As perdas vão de 8,85% no Fundo de Participação dos Municípios – FPM, 8,10% no FUNDEB e 8,43% na arrecadação do percentual do ICMS.

“A diminuição na receita refletiu diretamente na elevação do percentual de gastos com pessoal em 61%, ultrapassando o limite prudencial que é de 54% previsto na Lei de Responsabilidade Fiscal”, ressalta parte do texto.

Veja abaixo o decreto completo:

DECRETO Nº 047/2017

“Dispõe sobre medidas de contenção de despesas com a finalidade de diminuir o percentual de gastos com pessoal a fim de atender disposições da Lei de Responsabilidade Fiscal e dá outras providências”

SILMAR DE SOUZA GONÇALVES, PREFEITO MUNICIPAL DE NOSSA SENHORA DO LIVRAMENTO, ESTADO DE MATO GROSSO, no uso de suas atribuições legais, e

Considerando o atual cenário econômico do país com a crescente diminuição da atividade econômica e consequente perda de receita por parte do setor público;

Considerando que a crise econômica nacional alcançou as finanças desta Municipalidade, traduzindo-se em efetiva diminuição dos valores repassados pela União e pelo Estado de Mato Grosso;

Considerando que essa perda de receita acumulou, no primeiro quadrimestre de 2017, uma queda na arrecadação do Fundo de Participação dos Municípios – FPM  na ordem de 8,85% em relação ao projetado na LDO;

Considerando que essa perda de receita acumulou, no primeiro quadrimestre de 2017, uma queda na arrecadação do FUNDEB na ordem de 8,10% em relação ao projetado na LDO;

Considerando que essa perda de receita acumulou, no primeiro quadrimestre de 2017, uma queda na arrecadação do percentual do ICMS devido ao Município na ordem de 8,43% em relação ao projetado na LDO;

Considerando que a diminuição na receita refletiu diretamente na elevação do percentual de gastos com pessoal, ultrapassando o limite prudencial previsto na Lei de Responsabilidade Fiscal alcançando 61% ;

Considerando que a extrapolação do limite de gastos com pessoal ocasiona diversos malefícios para a Administração Pública Municipal;

Considerando a necessidade premente de se tomar medidas efetivas para adequação do percentual de gastos com pessoal,

DECRETA:

Art. 1o Ficam por força deste decreto contingenciados em 25% o pagamento dos subsídios do Prefeito Municipal, Vice Prefeito, Procurador Municipal, Secretários Municipais e equiparados.

Parágrafo único.
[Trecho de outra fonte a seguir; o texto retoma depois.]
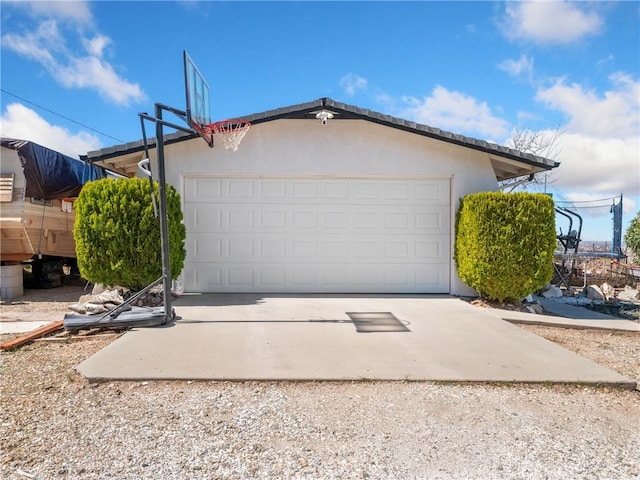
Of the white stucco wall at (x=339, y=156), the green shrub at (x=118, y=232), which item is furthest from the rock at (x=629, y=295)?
the green shrub at (x=118, y=232)

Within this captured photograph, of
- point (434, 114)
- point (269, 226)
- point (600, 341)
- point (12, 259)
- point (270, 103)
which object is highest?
point (434, 114)

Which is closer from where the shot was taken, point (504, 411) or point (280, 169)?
point (504, 411)

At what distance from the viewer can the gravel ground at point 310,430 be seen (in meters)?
2.24

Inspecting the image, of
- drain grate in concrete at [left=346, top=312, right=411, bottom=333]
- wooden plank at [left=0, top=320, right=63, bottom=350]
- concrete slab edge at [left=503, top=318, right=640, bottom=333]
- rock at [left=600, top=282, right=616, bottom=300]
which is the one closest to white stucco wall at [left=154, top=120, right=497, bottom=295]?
concrete slab edge at [left=503, top=318, right=640, bottom=333]

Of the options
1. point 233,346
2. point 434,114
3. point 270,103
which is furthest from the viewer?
point 434,114

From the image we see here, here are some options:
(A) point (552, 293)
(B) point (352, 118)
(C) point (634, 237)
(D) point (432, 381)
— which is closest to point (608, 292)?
(A) point (552, 293)

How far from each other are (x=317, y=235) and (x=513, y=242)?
11.5 feet

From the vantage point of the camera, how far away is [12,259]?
890cm

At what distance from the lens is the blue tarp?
8609mm

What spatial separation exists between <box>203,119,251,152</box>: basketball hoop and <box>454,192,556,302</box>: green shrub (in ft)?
14.2

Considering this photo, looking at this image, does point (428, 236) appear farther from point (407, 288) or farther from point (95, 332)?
point (95, 332)

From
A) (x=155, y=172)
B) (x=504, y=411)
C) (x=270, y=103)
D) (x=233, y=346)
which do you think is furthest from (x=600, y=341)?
(x=155, y=172)

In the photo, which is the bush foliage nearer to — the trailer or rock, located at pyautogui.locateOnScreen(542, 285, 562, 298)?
rock, located at pyautogui.locateOnScreen(542, 285, 562, 298)

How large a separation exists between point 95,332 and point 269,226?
360cm
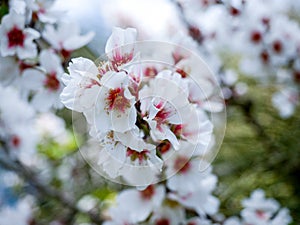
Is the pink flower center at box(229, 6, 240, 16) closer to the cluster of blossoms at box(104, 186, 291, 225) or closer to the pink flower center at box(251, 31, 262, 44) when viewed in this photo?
the pink flower center at box(251, 31, 262, 44)

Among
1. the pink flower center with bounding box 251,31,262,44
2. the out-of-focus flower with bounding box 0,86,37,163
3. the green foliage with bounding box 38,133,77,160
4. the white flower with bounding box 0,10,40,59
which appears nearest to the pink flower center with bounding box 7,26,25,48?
the white flower with bounding box 0,10,40,59

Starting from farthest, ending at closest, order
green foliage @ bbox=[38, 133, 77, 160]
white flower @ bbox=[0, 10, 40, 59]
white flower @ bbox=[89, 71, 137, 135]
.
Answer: green foliage @ bbox=[38, 133, 77, 160] < white flower @ bbox=[0, 10, 40, 59] < white flower @ bbox=[89, 71, 137, 135]

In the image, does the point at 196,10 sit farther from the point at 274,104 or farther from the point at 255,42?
the point at 274,104

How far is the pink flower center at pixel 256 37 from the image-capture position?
1.49 meters

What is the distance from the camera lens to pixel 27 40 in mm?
859

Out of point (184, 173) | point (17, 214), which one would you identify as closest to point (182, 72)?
point (184, 173)

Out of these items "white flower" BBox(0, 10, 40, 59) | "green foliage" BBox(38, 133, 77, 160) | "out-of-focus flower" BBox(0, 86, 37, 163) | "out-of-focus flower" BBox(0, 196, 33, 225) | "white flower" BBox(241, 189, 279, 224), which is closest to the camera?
"white flower" BBox(0, 10, 40, 59)

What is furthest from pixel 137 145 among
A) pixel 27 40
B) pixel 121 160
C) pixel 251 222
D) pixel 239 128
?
pixel 239 128

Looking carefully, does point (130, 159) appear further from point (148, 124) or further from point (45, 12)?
point (45, 12)

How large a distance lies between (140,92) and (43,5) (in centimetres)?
40

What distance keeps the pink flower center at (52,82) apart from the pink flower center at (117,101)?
11.9 inches

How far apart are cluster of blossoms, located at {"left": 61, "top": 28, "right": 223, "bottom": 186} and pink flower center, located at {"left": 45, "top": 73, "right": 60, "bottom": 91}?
21 centimetres

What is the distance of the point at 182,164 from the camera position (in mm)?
836

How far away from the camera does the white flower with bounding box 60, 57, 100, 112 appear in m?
0.60
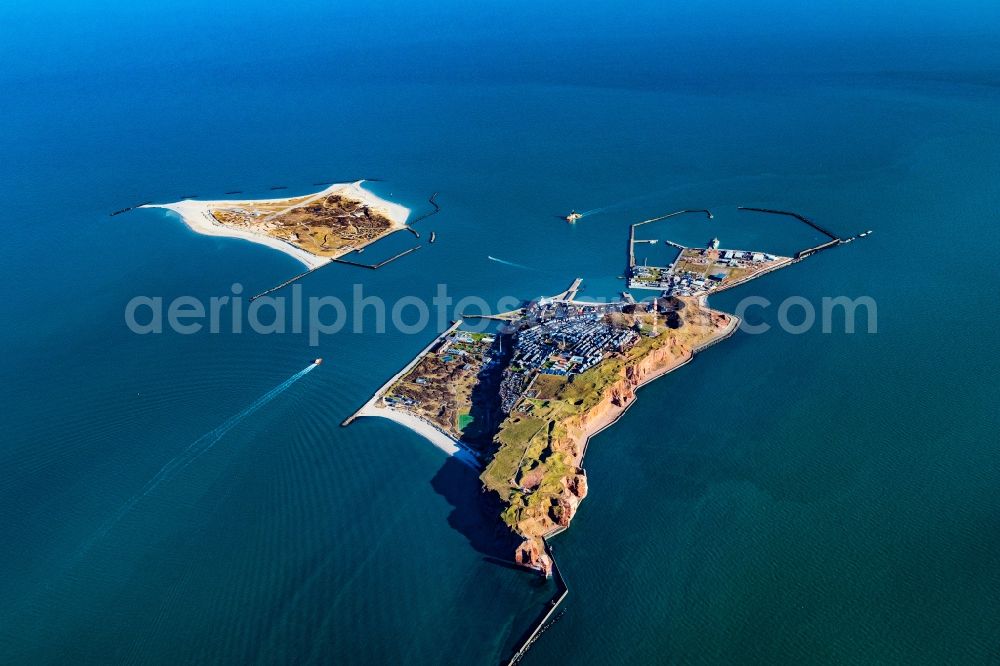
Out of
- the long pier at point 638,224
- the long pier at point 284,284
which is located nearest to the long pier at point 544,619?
the long pier at point 638,224

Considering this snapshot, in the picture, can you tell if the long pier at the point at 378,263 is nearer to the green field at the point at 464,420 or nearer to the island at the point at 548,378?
the island at the point at 548,378

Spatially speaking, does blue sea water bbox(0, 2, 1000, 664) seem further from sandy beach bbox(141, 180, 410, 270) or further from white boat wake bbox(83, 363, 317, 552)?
sandy beach bbox(141, 180, 410, 270)

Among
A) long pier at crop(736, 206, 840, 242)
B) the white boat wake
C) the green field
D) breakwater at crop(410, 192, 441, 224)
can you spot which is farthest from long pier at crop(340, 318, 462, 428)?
long pier at crop(736, 206, 840, 242)

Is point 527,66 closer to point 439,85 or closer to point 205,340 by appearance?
point 439,85

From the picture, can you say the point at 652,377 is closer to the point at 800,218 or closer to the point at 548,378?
the point at 548,378

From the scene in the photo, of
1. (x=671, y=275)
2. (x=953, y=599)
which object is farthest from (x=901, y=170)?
(x=953, y=599)

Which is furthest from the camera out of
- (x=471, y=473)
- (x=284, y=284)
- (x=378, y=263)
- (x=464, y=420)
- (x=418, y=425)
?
(x=378, y=263)

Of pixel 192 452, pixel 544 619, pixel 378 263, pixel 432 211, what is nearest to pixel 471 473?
pixel 544 619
A contingência dos subsídios estabelecida no caput deste artigo se manterá até que o percentual de gastos com pessoal se estabilize em patamares inferiores ao limite prudencial estabelecido na LRF.
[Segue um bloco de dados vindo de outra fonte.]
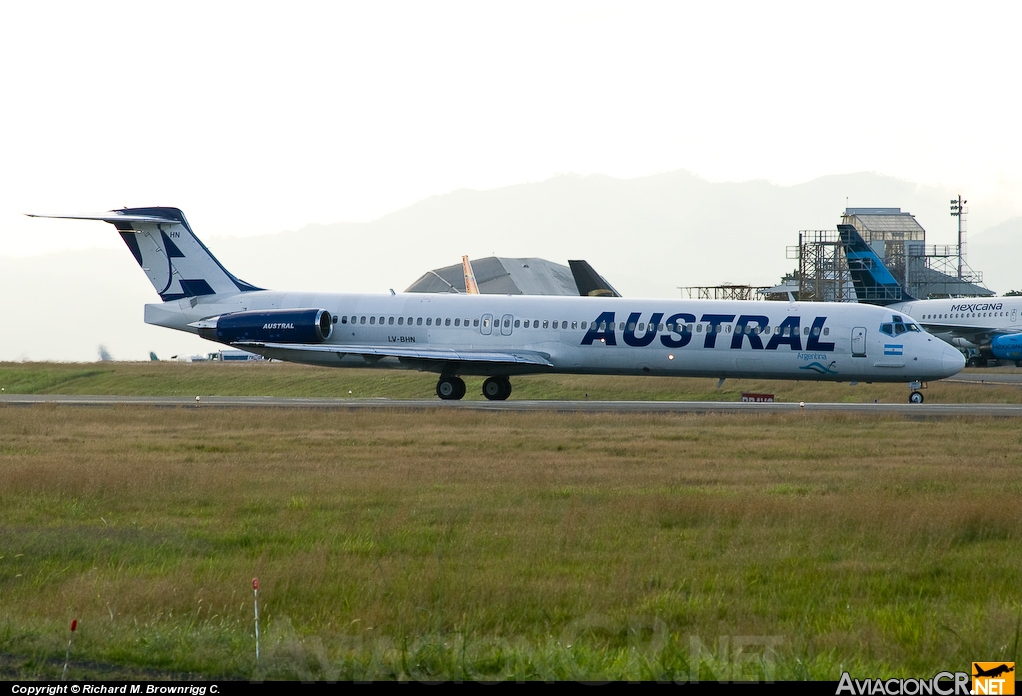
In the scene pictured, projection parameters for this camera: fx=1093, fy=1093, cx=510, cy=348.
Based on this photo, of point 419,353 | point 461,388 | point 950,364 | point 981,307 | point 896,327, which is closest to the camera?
point 950,364

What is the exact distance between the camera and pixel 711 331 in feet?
109

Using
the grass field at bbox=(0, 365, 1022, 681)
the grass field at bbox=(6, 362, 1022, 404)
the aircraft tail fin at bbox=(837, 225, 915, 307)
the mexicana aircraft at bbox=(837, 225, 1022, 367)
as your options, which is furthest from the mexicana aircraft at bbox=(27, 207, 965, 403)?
the aircraft tail fin at bbox=(837, 225, 915, 307)

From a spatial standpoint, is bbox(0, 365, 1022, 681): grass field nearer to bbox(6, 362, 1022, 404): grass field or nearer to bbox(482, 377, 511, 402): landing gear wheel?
bbox(482, 377, 511, 402): landing gear wheel

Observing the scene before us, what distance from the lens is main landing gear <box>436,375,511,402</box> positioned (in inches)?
1416

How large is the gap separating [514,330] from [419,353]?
323cm

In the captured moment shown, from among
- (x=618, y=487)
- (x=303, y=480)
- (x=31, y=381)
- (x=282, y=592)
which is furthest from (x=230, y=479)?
(x=31, y=381)

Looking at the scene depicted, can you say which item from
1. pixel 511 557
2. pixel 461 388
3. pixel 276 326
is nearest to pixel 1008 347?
pixel 461 388

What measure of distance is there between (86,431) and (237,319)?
12915 millimetres

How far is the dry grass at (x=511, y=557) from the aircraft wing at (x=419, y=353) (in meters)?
13.4

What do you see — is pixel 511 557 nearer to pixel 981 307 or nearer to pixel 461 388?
pixel 461 388

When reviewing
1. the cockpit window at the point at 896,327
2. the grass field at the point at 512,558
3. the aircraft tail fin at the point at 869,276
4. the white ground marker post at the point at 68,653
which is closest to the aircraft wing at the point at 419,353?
the cockpit window at the point at 896,327

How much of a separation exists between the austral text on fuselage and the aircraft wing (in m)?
1.95

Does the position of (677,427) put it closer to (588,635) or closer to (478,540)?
(478,540)

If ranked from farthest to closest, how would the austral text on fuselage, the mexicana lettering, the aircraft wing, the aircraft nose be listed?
the mexicana lettering → the aircraft wing → the austral text on fuselage → the aircraft nose
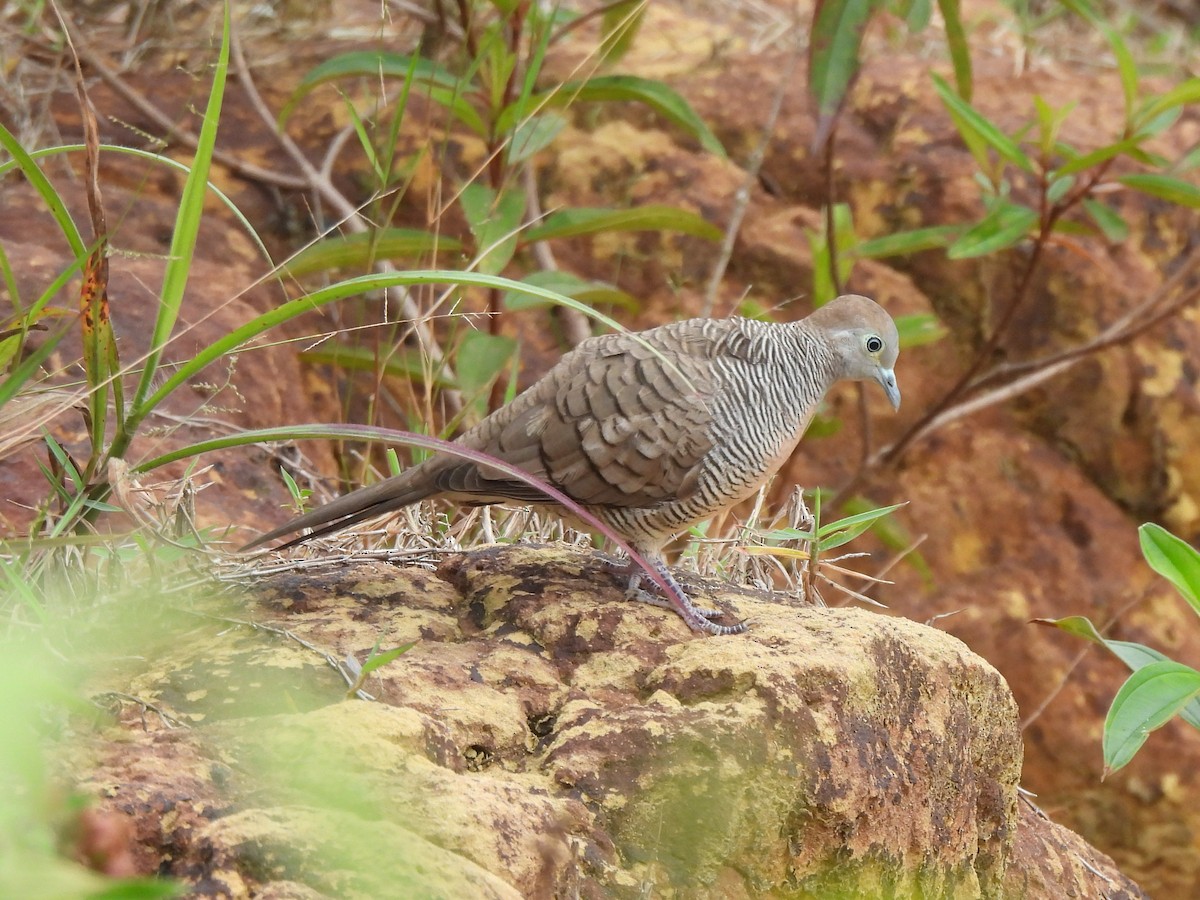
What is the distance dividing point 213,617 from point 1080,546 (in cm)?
412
Art. 2º Fica proibida a concessão e o pagamento de horas extras para os servidores públicos municipais.

Parágrafo único. Somente serão concedidas e pagas horas extras em casos excepcionais devidamente justificados e pessoalmente autorizados pelo Prefeito Municipal.

Art. 3º Fica proibida a concessão e o pagamento de aulas excedentes para os professores da rede  pública municipal de ensino.
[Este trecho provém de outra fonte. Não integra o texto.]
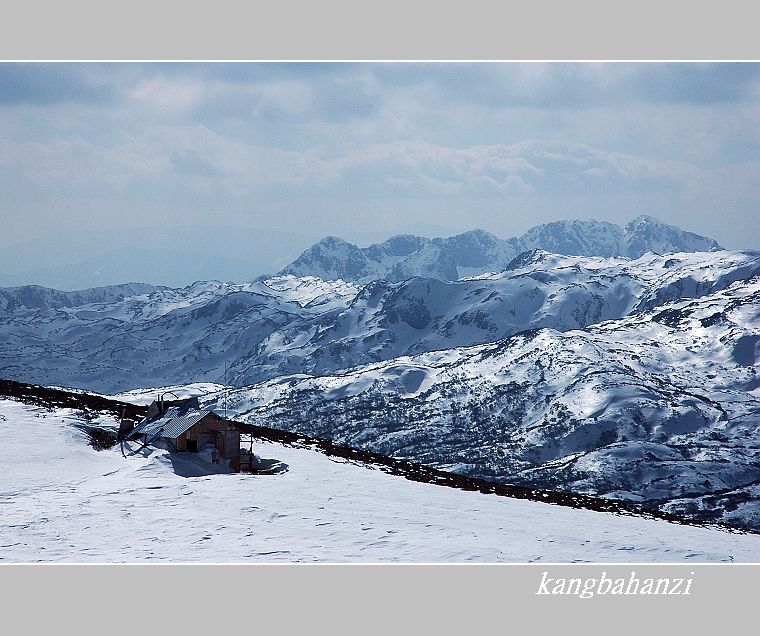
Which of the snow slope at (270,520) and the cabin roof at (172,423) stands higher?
the cabin roof at (172,423)

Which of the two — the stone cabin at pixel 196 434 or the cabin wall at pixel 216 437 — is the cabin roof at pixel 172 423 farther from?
the cabin wall at pixel 216 437

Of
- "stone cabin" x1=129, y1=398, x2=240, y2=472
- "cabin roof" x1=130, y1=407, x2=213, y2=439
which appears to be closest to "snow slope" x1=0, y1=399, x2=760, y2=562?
"stone cabin" x1=129, y1=398, x2=240, y2=472

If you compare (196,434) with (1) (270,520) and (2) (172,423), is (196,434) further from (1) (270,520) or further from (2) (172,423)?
(1) (270,520)

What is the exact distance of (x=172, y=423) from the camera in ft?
196

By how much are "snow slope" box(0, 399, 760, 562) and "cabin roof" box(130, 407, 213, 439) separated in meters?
1.91

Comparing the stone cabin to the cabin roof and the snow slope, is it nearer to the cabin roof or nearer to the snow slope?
the cabin roof

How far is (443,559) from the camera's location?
4131 cm

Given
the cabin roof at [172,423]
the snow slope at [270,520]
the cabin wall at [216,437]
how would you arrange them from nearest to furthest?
1. the snow slope at [270,520]
2. the cabin roof at [172,423]
3. the cabin wall at [216,437]

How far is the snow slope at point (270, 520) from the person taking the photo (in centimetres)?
4144

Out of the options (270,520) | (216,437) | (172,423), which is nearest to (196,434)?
(216,437)

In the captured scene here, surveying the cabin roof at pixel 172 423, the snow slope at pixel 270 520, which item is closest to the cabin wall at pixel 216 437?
the cabin roof at pixel 172 423

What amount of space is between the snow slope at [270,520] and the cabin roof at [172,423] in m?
1.91
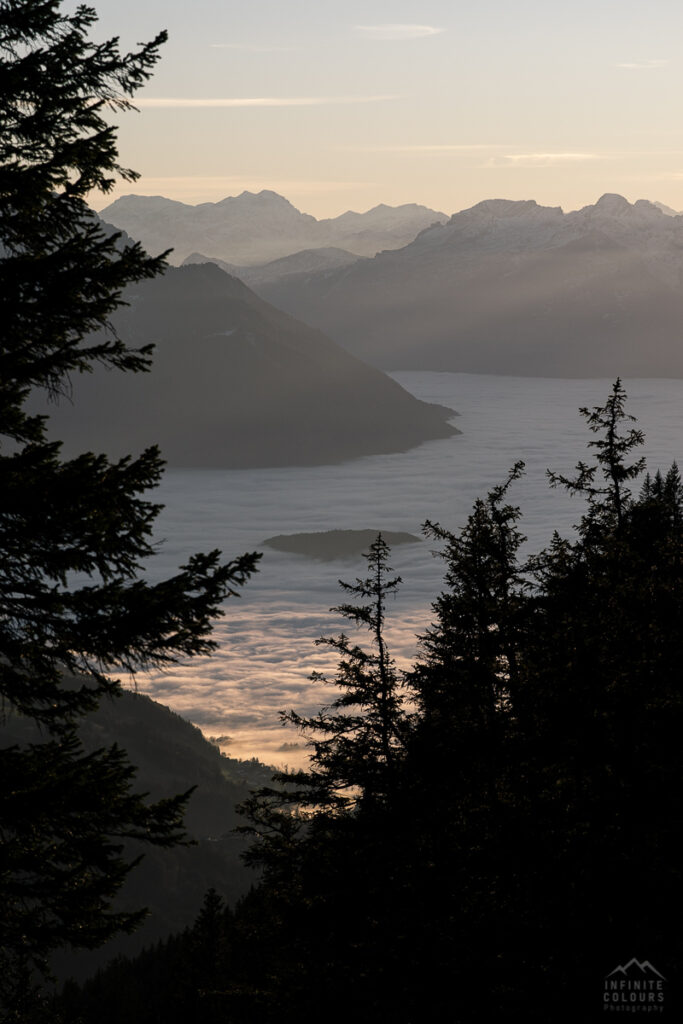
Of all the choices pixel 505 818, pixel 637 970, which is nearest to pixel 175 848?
pixel 505 818

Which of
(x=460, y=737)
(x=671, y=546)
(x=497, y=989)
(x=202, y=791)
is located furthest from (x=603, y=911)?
(x=202, y=791)

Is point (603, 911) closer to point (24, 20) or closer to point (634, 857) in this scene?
point (634, 857)

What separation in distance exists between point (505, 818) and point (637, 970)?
3011 mm

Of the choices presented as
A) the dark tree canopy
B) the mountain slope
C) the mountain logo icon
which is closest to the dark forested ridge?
the mountain logo icon

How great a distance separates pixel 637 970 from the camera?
14.7 m

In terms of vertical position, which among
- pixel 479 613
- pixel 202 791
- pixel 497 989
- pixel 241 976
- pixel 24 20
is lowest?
pixel 202 791

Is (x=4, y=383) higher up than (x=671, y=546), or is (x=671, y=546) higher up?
(x=4, y=383)

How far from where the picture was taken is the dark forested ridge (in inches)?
583

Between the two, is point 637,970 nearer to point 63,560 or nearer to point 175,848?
point 63,560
Parágrafo único. Somente serão concedidas e pagas aulas excedentes em casos excepcionais devidamente justificados e pessoalmente autorizados pelo Prefeito Municipal.

Art. 4º Fica determinado aos Secretários Municipais que apresentem imediatamente lista de cargos comissionados e nomes dos servidores nomeados para fins de exoneração, no percentual de 30% dos cargos comissionados atualmente ocupados.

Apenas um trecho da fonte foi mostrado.